§ **ARTICLE**:
===============

Oh, gender

November 7, 2008

I´m in two minds whether to post this, because I wrote it when I was very angry, but my opinions haven´t changed. However, the content is a bit sensitive:

I´m writing this sitting at ´El Mirador´ (the viewpoint) at the Escuela de la Montana, which I will write about in my next post. I am studying here for a week. I´m really full from a lunch of rice, beans and tortillas (which I participated in cooking!) and the view is, in my imagination, suposed to inspire me to write marvellous things. At the moment, however, it´s distracting me with its view of banana trees, jungle, butterflies, houses and the occassional hummingbird. Not to mention the three inch hornet that decided to investigate my ear. Te subject of this post is not easy to write, because I feel uneasy thinking about it. It concerns the gender dynamics in Guatemala and some of my experiences as a blonde, white, tall, rich female traveller in a country of small people of colour where I stick out like a sore thumb. Since being here I have learnt that if I want to walk down the street peacefully I can´t wear my dress; that I am a target for harrassment and gender-based violence, including groping and rape. Before I write further, I should mention that nothing really bad has happened to me. I have been catcalled, propositioned and harrassed. Groped and followed without my knowledge, the latter experience being the most scary as I don´t know what the intentions were of the boy who followed me; whether they were to rape me or merely grope me (as he did). He may have been opportunistic. I hope that this remains the worst of my experiences while travelling. I also hope that I will fight if I need to.

Which brings me to my net point. For sometime now I have been wary of education aimed at women which tells them how to protect themselves against potential (presumably male) attackers they might encounter, say on the street. The emphasis that is placed on kicks, and screams, and pepper spray, does nothing to combat the root of the problem. The depth of misoyny – which I define as the lower valuation of women – and the consequent legitimation of violence towards us in ´our,´ (that is, broadly speaking Western) society and societies worldwide. The acceptability of catcallingis just one less violent form of disrespect for women which culminates inopen hatred, rape,mutilation and murder.

But, having been assaulted, and knowing that I will continue to be a target for specific reasons which travelling, I want to protect myself. My encounters with public violence here confirm the stereotypes that men are the aggressors and that rape is public. Ina way, I am angry to have felt the type of aggression that so many medias have warned me about, because I know it is only the tip of the iceberg. I do believe that misogyny is worldwide, that violence on the part of men towards women is endemic, but public rape in only one aspect of misogyny, and only one part of the sexual violence that people of all genders, sexualities and colours experience, for different reasons. The fact is that I am a target now because I am a foreign blonde female, because Western women are seen as more promiscuous, and that, owing to all of these reasons, I am one of the most visible females, that is, targets, around. I now want to carry mace, a weapon, something I would never consider, or agree with carrying in Canada or Britain. I want to smash my jam jar (which I was carrying at the time as a present for my Guatemalan family) against that stupid boy´s head. The fac that he was so normal just makes me want to sream. I believe that violence incites violence, but the desire to make my aggressors hurt too is sometimes overwhelming. I want to make them feel a portion of the pain the I experience, although that´s impossible, because the two have entirely different qualities. The sexual being, I believe, the most psychologically damaging. I will continue to take precautions, and I will be even more careful in the future. I will take taxis, will absolutely not walk alone outside at night, will travel in groups when I can, and may carry something in my hand (although not my knife, as the potential for harm is too great). And all of this makes me so angry. Rob me, take my money, but do not attack or rape me. The psychological harm would be too much, as it is for every survivor. It is much more that we should have to bear.

===============

§ **Stored items from a collection**:
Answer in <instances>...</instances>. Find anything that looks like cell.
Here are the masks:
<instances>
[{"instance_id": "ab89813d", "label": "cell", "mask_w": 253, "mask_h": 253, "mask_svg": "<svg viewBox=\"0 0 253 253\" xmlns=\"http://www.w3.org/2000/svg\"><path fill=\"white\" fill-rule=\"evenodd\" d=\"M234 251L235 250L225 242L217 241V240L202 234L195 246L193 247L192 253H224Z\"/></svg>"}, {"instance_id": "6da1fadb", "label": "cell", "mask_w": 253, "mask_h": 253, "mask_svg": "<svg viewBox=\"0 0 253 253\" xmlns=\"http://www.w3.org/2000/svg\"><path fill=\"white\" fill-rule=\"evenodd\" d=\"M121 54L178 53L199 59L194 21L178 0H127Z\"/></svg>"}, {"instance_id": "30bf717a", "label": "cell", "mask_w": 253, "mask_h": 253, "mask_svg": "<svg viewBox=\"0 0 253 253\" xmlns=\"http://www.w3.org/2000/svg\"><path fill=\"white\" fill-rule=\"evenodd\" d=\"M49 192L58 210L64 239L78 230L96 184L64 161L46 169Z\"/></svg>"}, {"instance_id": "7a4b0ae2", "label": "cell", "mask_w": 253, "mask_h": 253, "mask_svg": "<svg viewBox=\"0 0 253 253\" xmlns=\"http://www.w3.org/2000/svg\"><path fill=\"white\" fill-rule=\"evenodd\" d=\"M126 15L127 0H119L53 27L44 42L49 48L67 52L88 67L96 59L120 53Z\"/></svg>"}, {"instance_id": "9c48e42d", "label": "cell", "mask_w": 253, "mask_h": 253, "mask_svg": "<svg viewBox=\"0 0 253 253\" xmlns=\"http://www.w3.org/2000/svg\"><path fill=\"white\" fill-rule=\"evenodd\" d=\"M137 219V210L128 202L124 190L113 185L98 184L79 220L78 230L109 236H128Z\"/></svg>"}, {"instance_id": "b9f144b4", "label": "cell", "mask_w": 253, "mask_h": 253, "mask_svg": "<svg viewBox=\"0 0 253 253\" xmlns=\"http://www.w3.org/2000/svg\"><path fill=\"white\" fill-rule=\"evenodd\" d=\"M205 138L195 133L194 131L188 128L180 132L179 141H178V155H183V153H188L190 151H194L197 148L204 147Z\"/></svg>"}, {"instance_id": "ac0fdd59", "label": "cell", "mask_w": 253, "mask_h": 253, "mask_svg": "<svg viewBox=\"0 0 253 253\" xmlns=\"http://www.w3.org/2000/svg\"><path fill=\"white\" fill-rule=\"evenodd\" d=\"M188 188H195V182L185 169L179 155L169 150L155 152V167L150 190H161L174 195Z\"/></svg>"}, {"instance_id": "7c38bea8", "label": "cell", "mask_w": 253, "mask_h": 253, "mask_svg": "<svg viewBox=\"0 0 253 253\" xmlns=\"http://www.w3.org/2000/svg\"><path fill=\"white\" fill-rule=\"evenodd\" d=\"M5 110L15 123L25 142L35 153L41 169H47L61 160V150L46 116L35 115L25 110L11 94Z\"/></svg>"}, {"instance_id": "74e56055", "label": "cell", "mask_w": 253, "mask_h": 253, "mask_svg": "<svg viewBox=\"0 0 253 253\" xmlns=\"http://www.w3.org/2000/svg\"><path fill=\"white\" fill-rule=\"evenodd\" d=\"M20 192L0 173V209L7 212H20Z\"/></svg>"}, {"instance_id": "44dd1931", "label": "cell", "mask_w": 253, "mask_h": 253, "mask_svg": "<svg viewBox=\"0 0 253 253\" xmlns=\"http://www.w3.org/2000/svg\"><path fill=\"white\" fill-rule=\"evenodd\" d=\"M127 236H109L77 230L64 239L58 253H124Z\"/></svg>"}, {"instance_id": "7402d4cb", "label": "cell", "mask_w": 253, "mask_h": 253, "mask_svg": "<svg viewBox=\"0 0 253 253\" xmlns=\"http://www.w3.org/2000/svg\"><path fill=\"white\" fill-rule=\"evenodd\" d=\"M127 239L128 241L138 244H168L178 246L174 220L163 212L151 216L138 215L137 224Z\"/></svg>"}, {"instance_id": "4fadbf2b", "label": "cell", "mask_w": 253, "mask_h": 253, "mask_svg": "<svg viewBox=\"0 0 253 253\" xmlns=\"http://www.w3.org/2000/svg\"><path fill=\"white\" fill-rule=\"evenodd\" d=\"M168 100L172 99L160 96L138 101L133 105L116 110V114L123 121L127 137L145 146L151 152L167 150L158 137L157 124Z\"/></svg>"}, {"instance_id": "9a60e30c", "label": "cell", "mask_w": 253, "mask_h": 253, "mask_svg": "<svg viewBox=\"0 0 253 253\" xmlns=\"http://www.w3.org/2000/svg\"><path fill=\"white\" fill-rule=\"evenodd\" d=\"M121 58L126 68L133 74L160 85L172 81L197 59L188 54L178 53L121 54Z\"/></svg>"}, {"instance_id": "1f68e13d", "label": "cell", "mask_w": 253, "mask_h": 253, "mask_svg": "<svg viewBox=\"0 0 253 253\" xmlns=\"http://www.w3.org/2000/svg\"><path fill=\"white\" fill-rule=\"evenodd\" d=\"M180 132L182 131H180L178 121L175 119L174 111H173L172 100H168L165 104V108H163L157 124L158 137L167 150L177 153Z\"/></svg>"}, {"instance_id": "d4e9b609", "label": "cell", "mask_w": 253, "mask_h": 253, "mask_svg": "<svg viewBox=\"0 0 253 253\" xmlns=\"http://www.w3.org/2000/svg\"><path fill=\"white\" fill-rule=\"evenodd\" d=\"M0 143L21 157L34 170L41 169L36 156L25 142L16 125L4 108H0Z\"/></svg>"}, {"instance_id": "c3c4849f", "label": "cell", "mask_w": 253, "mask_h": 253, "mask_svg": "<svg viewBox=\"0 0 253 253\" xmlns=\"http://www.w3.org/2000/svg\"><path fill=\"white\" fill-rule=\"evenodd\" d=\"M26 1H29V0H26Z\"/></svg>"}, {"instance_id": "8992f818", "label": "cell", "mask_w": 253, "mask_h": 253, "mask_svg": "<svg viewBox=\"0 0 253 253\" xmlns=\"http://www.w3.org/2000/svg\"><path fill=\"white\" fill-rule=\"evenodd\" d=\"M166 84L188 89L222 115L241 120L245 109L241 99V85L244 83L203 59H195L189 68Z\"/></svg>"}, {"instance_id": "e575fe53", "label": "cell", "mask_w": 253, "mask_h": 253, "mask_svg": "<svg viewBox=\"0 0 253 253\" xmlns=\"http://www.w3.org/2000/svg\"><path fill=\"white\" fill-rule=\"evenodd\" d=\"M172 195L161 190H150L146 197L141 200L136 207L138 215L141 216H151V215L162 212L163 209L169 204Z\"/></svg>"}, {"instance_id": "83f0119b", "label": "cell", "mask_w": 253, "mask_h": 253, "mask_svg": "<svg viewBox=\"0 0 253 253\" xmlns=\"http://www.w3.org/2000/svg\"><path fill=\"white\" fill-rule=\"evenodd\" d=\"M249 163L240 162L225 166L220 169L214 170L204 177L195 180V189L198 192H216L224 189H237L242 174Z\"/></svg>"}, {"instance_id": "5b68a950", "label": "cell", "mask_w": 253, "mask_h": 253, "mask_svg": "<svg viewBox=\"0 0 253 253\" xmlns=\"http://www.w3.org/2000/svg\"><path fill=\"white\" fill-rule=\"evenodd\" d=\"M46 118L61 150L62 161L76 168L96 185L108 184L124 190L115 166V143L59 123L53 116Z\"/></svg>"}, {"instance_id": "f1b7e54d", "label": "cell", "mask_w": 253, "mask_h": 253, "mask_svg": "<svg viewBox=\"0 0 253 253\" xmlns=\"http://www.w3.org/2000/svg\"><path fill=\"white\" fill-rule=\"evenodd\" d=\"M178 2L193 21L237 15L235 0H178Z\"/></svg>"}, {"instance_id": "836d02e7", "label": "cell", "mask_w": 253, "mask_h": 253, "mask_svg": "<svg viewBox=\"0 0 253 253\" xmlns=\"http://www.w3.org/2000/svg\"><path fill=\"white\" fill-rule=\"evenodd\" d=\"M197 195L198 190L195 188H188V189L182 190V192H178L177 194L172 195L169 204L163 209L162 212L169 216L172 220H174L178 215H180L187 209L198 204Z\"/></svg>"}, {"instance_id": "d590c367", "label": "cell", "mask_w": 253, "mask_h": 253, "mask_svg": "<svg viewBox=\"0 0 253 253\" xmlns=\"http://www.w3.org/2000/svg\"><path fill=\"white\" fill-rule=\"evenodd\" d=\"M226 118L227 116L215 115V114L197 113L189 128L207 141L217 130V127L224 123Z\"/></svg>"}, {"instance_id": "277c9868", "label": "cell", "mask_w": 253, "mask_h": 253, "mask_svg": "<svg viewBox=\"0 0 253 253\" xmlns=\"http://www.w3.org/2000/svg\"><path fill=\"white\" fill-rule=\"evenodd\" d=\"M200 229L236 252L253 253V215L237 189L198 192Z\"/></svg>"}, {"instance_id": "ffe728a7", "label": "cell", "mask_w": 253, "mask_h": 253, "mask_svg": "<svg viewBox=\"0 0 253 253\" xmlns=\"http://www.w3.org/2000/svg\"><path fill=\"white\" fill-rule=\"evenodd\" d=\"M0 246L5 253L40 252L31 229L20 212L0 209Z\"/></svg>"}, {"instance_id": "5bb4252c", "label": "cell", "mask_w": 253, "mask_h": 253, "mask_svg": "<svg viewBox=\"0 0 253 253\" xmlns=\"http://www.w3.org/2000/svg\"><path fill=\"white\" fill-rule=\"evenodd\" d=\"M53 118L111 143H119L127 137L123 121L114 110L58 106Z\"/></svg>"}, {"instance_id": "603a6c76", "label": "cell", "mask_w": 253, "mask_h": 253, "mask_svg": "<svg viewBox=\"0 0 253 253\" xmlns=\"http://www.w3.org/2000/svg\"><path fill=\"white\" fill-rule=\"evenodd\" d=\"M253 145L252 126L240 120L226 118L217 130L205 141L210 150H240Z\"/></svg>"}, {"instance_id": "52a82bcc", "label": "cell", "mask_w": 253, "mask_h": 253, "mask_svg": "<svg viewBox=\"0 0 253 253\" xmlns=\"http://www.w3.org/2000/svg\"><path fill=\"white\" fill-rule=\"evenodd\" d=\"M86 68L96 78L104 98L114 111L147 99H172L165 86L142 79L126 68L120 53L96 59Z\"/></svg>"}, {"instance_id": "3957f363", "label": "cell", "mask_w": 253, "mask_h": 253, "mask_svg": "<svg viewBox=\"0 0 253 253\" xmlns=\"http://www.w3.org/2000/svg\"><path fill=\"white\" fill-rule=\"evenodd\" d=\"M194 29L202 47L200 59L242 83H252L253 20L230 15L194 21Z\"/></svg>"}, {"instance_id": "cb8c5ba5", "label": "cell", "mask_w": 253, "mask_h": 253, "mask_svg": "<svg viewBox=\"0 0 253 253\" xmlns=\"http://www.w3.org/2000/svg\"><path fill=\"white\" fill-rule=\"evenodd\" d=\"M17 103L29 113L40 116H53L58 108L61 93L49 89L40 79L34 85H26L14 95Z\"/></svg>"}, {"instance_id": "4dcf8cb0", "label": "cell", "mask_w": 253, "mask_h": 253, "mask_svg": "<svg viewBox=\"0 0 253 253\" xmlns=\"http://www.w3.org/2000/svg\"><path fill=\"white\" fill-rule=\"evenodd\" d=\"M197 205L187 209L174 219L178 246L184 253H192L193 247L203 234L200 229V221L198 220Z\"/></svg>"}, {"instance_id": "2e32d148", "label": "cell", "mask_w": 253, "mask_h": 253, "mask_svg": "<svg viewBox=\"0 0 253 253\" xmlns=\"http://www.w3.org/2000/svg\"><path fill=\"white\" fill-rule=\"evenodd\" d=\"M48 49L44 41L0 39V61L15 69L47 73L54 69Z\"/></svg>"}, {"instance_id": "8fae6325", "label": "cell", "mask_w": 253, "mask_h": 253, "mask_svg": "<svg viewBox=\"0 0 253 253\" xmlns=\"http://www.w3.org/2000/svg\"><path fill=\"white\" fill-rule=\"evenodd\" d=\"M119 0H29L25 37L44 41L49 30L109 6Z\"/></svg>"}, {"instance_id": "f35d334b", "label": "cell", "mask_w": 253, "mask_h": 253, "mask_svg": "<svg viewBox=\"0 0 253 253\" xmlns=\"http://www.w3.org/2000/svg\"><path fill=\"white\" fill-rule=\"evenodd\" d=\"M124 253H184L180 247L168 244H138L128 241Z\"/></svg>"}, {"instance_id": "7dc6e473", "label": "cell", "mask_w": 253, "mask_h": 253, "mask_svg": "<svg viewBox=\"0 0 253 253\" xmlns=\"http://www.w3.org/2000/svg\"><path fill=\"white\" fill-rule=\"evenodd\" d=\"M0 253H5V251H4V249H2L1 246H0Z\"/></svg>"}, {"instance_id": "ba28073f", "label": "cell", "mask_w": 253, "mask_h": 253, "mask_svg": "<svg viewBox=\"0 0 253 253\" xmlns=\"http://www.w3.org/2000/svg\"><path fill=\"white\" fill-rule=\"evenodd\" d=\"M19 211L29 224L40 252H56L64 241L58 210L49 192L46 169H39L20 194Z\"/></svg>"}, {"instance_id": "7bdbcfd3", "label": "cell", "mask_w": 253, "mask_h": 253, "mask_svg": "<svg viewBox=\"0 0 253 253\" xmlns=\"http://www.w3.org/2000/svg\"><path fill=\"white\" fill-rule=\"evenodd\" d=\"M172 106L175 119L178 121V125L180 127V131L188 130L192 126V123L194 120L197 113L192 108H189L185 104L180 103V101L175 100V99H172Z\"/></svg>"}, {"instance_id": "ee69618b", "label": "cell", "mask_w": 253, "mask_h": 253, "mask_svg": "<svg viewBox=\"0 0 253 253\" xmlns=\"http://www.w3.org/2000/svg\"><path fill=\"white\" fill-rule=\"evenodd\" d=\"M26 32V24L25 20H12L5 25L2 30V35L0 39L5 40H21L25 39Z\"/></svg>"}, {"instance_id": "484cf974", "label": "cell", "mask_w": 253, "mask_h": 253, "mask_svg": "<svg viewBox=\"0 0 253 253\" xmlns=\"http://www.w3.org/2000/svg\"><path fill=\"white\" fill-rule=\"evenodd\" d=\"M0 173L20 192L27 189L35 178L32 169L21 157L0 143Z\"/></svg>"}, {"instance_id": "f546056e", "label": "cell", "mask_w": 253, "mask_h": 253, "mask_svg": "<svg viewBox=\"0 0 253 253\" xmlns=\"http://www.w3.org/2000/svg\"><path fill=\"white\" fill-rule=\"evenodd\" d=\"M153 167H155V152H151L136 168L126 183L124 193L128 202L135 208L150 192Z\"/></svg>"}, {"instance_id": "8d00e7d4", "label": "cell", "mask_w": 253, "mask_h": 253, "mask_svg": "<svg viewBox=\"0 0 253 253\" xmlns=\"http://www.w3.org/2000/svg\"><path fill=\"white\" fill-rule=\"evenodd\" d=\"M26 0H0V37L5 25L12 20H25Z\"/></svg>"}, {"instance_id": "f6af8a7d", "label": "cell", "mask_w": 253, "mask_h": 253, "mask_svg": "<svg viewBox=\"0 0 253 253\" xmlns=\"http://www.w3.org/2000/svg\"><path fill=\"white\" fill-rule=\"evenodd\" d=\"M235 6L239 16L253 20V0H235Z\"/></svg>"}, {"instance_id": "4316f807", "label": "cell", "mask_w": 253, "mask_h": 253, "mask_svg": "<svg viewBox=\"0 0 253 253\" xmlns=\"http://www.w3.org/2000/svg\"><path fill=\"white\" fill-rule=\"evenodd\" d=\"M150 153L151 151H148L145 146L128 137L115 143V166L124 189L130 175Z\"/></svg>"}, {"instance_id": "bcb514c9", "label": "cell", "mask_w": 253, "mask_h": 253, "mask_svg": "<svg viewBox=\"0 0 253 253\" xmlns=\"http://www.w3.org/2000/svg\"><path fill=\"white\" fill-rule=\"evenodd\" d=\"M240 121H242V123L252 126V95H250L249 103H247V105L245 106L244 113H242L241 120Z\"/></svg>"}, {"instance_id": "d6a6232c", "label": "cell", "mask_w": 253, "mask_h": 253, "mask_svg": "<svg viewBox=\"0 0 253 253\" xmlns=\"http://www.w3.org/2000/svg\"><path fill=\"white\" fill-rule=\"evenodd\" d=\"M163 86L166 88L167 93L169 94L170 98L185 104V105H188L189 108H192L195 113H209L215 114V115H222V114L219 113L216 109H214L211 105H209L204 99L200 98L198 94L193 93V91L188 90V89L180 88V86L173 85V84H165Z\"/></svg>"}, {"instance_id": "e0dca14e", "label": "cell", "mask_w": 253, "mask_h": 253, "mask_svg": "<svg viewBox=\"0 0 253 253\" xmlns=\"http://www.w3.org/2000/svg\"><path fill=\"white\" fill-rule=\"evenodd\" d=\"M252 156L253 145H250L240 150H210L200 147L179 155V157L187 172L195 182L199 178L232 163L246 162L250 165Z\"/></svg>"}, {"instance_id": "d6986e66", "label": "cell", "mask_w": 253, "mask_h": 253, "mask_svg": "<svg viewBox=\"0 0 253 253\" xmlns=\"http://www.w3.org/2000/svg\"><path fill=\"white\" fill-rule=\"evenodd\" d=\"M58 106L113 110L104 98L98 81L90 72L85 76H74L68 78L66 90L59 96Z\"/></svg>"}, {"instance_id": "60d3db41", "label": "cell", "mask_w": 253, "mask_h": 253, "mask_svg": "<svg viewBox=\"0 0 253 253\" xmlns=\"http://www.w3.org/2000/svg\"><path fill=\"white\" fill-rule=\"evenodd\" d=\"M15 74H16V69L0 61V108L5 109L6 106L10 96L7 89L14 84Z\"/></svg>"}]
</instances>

===============

§ **TASKS**:
1. Repeat a passage from the post on gender in Guatemala word for word. Begin at the words "Which brings me" and stop after "rape,mutilation and murder.".
2. From the post on gender in Guatemala, list each thing that the view from El Mirador is said to show.

§ **OUTPUTS IN ORDER**:
1.
Which brings me to my net point. For sometime now I have been wary of education aimed at women which tells them how to protect themselves against potential (presumably male) attackers they might encounter, say on the street. The emphasis that is placed on kicks, and screams, and pepper spray, does nothing to combat the root of the problem. The depth of misoyny – which I define as the lower valuation of women – and the consequent legitimation of violence towards us in ´our,´ (that is, broadly speaking Western) society and societies worldwide. The acceptability of catcallingis just one less violent form of disrespect for women which culminates inopen hatred, rape,mutilation and murder.

2.
- banana trees
- jungle
- butterflies
- houses
- the occasional hummingbird